Distribution éclatante
On l’a mentionné, Marina Hands reprend aujourd’hui le rôle de Prouhèze, interprétée antérieurement par sa mère, Ludmila Mikaël, dans la mise en scène d’Antoine Vitez. Et Didier Sandre, qui était Rodrigue en 1987, reprend aujourd’hui celui du mari de la jeune femme, le gouverneur Pélage. Ce passage de relais agit comme une renaissance théâtrale : Marina habite son personnage d’héroïne claudélienne en amoureuse passionnée, à la fois victime du sort politique et maîtresse d’une destinée qu’elle façonne à sa manière, frémissante. Ce rôle de femme, dominée et puissante à la fois, traverse tous les états de la passion et du désespoir avec une intensité rare. Quand elle rampe en guenilles sur la passerelle de la scène, s’échappant de sa prison dorée comme un animal courant dans les ronces vers la lumière, quand elle s’échappe aussi dans les airs, sirène suspendue à la corde de son ange-gardien, toujours splendide, forte et fragile à la fois. Didier Sandre, lui, s’installe avec aisance et finesse dans le rôle du mari avec la malice perverse et mature d’un Machiavel. Dans le rôle de l’amoureux Rodrigue, Baptiste Chabauty se révèle davantage à la fin du spectacle, clochard céleste et estropié, en vendeur d’images saintes. Florence Viala et Serge Bagdassarian introduisent et commentent à tour de rôle chaque tableau, chaque journée avec beaucoup de talent et d’humour.

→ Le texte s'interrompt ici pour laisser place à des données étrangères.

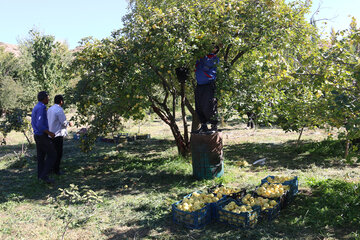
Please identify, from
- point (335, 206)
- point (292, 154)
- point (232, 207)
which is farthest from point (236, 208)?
point (292, 154)

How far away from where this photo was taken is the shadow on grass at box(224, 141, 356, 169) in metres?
7.07

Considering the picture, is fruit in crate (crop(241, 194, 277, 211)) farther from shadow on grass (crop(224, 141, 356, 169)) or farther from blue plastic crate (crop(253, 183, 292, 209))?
shadow on grass (crop(224, 141, 356, 169))

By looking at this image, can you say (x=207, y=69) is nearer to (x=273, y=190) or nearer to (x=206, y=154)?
(x=206, y=154)

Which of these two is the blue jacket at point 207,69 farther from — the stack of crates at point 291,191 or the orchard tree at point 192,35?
the stack of crates at point 291,191

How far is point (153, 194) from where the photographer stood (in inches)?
197

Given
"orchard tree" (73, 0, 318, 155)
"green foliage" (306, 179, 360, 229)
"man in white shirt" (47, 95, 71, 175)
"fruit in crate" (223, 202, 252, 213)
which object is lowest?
"green foliage" (306, 179, 360, 229)

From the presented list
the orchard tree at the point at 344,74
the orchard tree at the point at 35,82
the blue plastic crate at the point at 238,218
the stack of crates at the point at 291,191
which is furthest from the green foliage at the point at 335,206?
the orchard tree at the point at 35,82

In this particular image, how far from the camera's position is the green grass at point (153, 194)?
356 cm

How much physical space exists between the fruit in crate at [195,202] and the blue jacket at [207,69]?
2.45 meters

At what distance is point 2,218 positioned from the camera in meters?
4.14

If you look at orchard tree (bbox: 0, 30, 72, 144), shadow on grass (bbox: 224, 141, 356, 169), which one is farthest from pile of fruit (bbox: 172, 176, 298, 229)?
orchard tree (bbox: 0, 30, 72, 144)

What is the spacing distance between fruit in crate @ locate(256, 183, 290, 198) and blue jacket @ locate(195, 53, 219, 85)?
2.43 metres

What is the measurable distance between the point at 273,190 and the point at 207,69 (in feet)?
8.81

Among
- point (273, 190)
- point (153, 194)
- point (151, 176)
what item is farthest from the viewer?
point (151, 176)
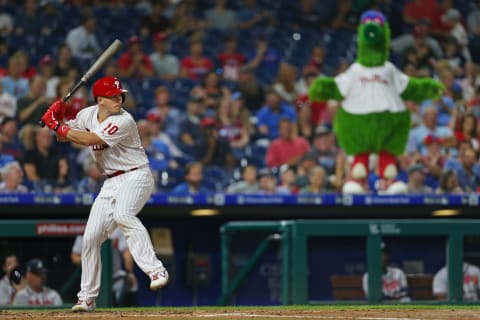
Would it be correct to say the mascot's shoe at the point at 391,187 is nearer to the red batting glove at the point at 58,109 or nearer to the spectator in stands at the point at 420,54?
the spectator in stands at the point at 420,54

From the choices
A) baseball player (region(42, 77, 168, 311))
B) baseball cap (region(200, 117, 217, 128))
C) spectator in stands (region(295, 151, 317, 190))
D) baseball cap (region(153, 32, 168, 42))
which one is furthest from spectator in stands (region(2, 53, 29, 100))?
baseball player (region(42, 77, 168, 311))

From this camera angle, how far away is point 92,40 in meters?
15.5

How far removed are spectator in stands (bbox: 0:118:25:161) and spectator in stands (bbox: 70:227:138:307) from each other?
2.15 meters

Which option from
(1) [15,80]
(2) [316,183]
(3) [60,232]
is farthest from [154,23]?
(3) [60,232]

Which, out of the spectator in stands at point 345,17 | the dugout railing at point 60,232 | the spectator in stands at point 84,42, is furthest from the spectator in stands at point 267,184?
the spectator in stands at point 345,17

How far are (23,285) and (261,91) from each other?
5468 millimetres

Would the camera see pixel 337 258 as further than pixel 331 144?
No

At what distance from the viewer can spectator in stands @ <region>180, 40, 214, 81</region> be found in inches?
608

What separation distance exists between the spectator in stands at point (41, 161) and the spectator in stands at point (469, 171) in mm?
4197

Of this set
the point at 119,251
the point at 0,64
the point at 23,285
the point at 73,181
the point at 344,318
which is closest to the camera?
the point at 344,318

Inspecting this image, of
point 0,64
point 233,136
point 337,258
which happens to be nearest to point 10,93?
point 0,64

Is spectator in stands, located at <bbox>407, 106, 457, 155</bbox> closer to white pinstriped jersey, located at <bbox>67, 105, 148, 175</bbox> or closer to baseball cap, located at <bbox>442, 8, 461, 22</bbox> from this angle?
baseball cap, located at <bbox>442, 8, 461, 22</bbox>

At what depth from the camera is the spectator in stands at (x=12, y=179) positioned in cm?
1188

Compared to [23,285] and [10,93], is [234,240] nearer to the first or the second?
[23,285]
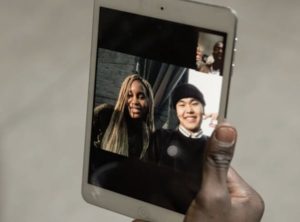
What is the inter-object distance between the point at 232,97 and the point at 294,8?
0.12 meters

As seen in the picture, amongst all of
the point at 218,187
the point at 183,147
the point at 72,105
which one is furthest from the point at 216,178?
the point at 72,105

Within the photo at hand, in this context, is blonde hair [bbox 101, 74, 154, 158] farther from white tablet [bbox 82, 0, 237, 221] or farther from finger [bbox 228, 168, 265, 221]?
finger [bbox 228, 168, 265, 221]

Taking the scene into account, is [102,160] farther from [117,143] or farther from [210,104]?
[210,104]

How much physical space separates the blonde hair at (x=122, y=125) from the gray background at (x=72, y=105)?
0.52 feet

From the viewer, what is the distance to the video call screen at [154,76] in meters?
0.66

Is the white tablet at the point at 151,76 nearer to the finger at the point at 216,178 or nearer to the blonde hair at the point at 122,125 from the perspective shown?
the blonde hair at the point at 122,125

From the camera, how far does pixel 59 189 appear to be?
3.20 ft

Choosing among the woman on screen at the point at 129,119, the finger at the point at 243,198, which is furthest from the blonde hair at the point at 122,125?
the finger at the point at 243,198

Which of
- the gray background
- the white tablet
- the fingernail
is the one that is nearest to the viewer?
the fingernail

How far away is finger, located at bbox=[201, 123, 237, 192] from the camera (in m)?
0.53

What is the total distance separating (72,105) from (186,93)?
0.29 meters

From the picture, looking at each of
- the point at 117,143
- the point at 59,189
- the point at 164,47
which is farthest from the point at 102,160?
the point at 59,189

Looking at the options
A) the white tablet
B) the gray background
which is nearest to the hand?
the white tablet

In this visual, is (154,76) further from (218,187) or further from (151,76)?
(218,187)
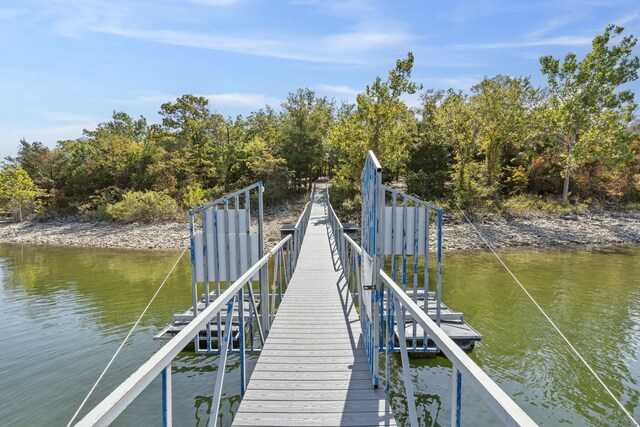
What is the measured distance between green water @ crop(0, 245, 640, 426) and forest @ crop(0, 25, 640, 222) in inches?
357

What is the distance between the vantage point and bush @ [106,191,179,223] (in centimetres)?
2136

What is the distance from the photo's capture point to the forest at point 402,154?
18891 millimetres

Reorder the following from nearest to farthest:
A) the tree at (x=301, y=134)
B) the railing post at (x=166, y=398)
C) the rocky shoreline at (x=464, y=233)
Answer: the railing post at (x=166, y=398), the rocky shoreline at (x=464, y=233), the tree at (x=301, y=134)

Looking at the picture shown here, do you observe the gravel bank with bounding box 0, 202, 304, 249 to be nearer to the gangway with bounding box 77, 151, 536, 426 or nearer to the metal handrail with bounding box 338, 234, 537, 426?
the gangway with bounding box 77, 151, 536, 426

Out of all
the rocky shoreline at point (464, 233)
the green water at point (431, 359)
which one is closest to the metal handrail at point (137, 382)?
the green water at point (431, 359)

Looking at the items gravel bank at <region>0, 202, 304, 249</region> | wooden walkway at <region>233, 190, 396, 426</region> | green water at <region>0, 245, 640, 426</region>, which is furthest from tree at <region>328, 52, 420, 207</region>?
wooden walkway at <region>233, 190, 396, 426</region>

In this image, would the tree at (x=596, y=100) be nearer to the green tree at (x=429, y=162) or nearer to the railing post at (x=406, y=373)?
the green tree at (x=429, y=162)

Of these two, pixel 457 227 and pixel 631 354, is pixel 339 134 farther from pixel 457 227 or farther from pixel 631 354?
pixel 631 354

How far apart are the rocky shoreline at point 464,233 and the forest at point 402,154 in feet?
4.59

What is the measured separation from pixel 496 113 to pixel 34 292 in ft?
70.9

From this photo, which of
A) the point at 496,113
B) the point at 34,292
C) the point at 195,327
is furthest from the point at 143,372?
the point at 496,113

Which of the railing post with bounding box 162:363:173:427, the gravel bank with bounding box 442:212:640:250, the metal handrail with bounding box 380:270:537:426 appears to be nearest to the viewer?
the metal handrail with bounding box 380:270:537:426

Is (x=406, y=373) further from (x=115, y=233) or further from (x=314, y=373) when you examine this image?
(x=115, y=233)

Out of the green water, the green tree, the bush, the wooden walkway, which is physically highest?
the green tree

Laurent Stocker est irrésistible en Balthazar et Roi d’Espagne, Alain Lenglet mystique à souhait, quand Christophe Montenez se révèle plus diabolique que jamais en Don Camille. Les jeunes pensionnaires, Birane Ba, Sefa Yeboah, Edith Proust côtoient les comédiens confirmés, Christian Gonon, Danièle Lebrun, Coraly Zahonero et Suliane Brahim qui toutes deux forment un duo de jeunes filles magnifiques dans la dernière partie. Relevons aussi la beauté somptueuse des costumes signés Christian Lacroix, dont le faste n’est jamais clinquant, les broderies et les satins d’une élégance divine, dans les lumières savamment sophistiquées de Bertrand Courderc. Une splendeur.